Openbaring 4:6-11

Openbaring 4:6-11 HSV

En vóór de troon was een glazen zee, als kristal. En in het midden van de troon en om de troon heen waren vier dieren, vol ogen van voren en van achteren. En het eerste dier leek op een leeuw, het tweede dier leek op een kalf, het derde dier had het gezicht als van een mens, en het vierde dier leek op een vliegende arend. En de vier dieren hadden elk voor zich zes vleugels rondom, en vanbinnen waren die vol ogen. Ze hadden geen rust en zeiden dag en nacht: Heilig, heilig, heilig is de Heere God, de Almachtige, Die was, Die is, en Die komt!
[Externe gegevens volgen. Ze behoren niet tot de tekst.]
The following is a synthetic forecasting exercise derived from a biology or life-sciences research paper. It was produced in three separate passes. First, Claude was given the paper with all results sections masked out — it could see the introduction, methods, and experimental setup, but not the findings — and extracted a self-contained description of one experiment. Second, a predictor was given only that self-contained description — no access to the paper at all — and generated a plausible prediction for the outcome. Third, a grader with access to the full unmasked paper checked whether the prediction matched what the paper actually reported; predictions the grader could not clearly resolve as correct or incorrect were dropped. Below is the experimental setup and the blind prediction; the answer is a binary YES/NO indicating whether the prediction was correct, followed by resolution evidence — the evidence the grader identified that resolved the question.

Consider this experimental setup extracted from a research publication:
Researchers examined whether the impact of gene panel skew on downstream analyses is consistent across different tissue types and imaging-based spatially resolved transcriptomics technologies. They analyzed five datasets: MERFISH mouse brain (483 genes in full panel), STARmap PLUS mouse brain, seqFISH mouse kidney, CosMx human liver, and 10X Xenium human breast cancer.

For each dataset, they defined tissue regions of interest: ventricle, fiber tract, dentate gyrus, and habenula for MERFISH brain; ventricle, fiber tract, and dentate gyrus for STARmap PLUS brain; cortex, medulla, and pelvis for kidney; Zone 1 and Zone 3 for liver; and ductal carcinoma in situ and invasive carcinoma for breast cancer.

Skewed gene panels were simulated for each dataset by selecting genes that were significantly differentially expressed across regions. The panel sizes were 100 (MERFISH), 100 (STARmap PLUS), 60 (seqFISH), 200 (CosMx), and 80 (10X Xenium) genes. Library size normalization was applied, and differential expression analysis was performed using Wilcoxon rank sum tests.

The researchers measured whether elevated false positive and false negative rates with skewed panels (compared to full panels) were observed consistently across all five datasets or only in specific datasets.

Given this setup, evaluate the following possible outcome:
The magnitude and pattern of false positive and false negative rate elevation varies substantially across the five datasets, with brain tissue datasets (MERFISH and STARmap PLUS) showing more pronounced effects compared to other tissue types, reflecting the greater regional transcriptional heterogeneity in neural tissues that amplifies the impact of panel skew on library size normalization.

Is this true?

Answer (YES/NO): NO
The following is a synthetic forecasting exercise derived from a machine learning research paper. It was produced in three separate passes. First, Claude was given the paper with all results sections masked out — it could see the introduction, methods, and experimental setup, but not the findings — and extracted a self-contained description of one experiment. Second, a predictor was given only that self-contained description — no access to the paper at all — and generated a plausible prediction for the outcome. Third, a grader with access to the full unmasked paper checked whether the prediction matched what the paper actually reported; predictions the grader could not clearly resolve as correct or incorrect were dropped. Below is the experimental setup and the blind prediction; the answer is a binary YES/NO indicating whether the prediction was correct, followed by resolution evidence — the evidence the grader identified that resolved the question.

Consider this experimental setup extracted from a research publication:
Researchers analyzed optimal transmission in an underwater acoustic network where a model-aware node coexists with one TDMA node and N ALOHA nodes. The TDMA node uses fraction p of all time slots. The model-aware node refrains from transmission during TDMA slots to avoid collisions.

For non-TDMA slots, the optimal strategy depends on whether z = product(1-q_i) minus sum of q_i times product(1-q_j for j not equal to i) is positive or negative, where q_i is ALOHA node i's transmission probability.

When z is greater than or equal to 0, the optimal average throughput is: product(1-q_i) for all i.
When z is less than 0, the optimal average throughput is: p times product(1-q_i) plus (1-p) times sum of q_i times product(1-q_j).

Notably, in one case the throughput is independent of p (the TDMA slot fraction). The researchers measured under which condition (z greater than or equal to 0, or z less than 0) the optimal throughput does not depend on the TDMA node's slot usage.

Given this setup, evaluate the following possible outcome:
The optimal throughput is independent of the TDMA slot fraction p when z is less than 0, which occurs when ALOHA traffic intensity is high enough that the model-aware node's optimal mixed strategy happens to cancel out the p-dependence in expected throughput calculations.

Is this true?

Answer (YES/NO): NO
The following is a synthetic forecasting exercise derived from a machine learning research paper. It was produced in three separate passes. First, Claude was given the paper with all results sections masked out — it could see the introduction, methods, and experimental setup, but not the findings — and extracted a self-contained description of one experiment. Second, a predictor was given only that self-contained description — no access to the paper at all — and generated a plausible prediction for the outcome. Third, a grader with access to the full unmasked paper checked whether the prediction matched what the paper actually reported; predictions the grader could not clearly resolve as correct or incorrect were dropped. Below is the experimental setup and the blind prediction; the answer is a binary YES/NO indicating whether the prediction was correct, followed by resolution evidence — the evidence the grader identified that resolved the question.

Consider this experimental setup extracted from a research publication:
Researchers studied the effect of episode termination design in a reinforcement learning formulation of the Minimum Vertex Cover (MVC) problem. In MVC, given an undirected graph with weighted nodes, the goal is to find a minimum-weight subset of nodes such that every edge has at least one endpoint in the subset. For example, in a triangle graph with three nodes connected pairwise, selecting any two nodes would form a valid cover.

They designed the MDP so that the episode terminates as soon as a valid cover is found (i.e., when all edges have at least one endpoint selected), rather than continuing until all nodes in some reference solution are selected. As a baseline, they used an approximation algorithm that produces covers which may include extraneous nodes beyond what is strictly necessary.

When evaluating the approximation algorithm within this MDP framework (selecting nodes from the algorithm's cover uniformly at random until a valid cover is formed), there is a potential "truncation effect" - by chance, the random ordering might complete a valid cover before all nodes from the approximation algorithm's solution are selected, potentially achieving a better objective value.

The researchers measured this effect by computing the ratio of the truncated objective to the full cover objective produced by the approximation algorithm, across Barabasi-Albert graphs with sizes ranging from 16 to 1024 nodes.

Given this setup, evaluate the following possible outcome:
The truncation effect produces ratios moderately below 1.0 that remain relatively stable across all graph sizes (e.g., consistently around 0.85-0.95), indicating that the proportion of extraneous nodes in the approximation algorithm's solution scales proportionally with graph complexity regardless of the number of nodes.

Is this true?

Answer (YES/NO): NO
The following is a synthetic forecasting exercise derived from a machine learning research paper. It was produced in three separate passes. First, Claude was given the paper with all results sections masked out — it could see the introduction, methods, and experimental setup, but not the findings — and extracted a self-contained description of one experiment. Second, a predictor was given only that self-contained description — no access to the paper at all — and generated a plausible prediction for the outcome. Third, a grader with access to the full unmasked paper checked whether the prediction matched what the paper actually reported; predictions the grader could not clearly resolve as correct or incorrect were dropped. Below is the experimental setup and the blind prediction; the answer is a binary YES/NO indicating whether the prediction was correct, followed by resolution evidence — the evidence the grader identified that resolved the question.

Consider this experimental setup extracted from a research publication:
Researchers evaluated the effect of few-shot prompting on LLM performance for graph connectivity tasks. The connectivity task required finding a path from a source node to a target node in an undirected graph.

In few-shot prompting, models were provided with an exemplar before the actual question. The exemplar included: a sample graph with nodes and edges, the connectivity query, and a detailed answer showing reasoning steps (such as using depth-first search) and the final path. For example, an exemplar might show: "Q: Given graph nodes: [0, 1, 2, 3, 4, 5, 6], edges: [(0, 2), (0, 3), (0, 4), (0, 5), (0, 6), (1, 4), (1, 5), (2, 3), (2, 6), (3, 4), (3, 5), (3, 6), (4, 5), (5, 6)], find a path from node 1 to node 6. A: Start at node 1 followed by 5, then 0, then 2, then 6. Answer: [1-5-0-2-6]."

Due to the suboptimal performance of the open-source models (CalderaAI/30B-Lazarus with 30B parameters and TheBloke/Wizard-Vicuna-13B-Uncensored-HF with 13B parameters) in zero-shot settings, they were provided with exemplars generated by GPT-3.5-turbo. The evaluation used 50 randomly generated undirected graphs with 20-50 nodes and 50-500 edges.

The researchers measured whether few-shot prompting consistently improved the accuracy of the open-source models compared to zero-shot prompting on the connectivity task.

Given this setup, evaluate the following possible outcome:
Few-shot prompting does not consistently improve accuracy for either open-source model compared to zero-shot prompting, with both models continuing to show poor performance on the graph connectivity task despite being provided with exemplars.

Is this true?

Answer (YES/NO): YES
En telkens wanneer de dieren heerlijkheid, eer en dank brachten aan Hem Die op de troon zat en Die leeft in alle eeuwigheid, wierpen de vierentwintig ouderlingen zich neer voor Hem Die op de troon zat, aanbaden Hem Die leeft in alle eeuwigheid, en wierpen hun kronen neer vóór de troon en zeiden: U bent het waard, Heere, te ontvangen de heerlijkheid, de eer en de kracht, want U hebt alle dingen geschapen, en door Uw wil bestaan zij en zijn zij geschapen.